> **DATA SUPPLIED**:
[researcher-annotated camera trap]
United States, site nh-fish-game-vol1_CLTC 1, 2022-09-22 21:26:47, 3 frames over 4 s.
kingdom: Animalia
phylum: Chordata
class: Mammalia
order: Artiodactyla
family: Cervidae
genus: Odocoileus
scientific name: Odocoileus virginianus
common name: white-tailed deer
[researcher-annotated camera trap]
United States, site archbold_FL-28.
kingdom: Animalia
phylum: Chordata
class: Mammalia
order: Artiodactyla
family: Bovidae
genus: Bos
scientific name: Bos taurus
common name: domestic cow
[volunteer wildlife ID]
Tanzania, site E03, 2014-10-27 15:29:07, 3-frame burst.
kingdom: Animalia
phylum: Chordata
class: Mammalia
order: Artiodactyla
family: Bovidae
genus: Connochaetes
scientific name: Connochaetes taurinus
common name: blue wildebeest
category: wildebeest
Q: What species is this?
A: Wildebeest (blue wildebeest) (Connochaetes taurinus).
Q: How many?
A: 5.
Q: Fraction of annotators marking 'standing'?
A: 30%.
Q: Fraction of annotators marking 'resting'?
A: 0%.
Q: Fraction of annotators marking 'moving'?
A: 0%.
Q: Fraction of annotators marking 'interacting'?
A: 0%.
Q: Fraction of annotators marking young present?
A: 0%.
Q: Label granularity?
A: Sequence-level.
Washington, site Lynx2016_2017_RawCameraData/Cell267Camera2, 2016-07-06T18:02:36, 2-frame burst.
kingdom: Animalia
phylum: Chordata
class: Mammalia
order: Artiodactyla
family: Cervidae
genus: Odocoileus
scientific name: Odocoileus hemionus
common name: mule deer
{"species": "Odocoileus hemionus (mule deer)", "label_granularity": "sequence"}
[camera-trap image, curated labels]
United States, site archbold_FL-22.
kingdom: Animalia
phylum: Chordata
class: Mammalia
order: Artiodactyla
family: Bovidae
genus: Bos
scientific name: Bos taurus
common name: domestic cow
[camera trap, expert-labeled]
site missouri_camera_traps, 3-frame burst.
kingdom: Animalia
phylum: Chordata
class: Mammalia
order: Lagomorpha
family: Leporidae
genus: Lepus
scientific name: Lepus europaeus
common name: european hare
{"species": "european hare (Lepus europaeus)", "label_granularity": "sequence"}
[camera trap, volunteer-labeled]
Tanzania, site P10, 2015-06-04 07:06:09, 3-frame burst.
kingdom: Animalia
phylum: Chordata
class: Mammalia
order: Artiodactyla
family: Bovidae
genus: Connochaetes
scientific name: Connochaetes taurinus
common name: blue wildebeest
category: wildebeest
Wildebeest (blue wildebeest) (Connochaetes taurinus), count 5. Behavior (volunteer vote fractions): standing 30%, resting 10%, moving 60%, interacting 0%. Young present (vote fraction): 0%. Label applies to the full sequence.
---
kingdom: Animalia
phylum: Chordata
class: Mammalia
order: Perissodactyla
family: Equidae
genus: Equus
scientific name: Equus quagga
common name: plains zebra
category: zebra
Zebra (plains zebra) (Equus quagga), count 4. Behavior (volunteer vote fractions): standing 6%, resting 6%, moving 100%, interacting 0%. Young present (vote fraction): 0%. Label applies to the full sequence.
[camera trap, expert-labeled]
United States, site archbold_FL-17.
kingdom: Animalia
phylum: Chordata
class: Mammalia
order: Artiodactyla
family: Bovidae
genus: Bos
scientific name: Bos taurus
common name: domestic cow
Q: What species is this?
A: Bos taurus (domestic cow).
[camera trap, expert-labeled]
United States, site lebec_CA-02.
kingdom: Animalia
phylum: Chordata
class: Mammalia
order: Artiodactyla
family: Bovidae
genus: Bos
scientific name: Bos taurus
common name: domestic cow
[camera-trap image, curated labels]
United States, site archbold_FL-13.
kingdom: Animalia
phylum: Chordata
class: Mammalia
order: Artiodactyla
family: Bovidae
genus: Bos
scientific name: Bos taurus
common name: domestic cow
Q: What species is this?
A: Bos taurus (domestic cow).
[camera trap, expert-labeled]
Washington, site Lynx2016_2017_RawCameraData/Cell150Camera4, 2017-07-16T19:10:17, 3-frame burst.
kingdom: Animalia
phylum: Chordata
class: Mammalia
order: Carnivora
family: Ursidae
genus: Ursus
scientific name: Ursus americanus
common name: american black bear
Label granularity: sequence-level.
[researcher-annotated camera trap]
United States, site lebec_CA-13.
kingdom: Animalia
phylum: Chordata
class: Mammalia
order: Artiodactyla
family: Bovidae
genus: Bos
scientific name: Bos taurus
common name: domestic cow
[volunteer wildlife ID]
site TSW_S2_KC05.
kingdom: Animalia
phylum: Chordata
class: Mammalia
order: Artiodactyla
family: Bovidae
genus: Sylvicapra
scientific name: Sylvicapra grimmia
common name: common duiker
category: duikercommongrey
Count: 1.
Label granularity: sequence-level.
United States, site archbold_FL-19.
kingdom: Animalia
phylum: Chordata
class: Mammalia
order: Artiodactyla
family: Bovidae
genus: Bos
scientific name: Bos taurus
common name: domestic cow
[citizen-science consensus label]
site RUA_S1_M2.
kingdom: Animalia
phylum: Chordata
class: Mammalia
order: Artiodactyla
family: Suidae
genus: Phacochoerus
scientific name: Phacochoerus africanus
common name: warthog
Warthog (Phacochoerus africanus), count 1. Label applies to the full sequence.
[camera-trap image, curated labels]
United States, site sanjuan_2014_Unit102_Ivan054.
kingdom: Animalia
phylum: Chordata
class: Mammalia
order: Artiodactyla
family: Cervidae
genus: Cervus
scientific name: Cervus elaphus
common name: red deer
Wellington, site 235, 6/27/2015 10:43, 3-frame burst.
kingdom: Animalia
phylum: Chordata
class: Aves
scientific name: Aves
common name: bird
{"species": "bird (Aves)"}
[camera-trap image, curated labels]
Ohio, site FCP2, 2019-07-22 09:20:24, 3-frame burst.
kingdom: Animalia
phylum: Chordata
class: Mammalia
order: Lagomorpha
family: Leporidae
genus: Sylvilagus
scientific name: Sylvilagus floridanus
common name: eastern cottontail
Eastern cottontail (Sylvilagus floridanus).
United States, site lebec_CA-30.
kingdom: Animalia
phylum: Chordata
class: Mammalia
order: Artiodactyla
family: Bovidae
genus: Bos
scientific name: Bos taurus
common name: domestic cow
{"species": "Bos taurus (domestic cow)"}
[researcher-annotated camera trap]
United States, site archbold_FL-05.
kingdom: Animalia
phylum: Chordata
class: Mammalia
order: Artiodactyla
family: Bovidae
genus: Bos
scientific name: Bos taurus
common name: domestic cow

> **INSTRUCTIONS TO FOLLOW**:
Set apart and copy each line of the records that holds the word "deer".

> **TASK ANSWER**:
common name: white-tailed deer
common name: mule deer
{"species": "Odocoileus hemionus (mule deer)", "label_granularity": "sequence"}
common name: red deer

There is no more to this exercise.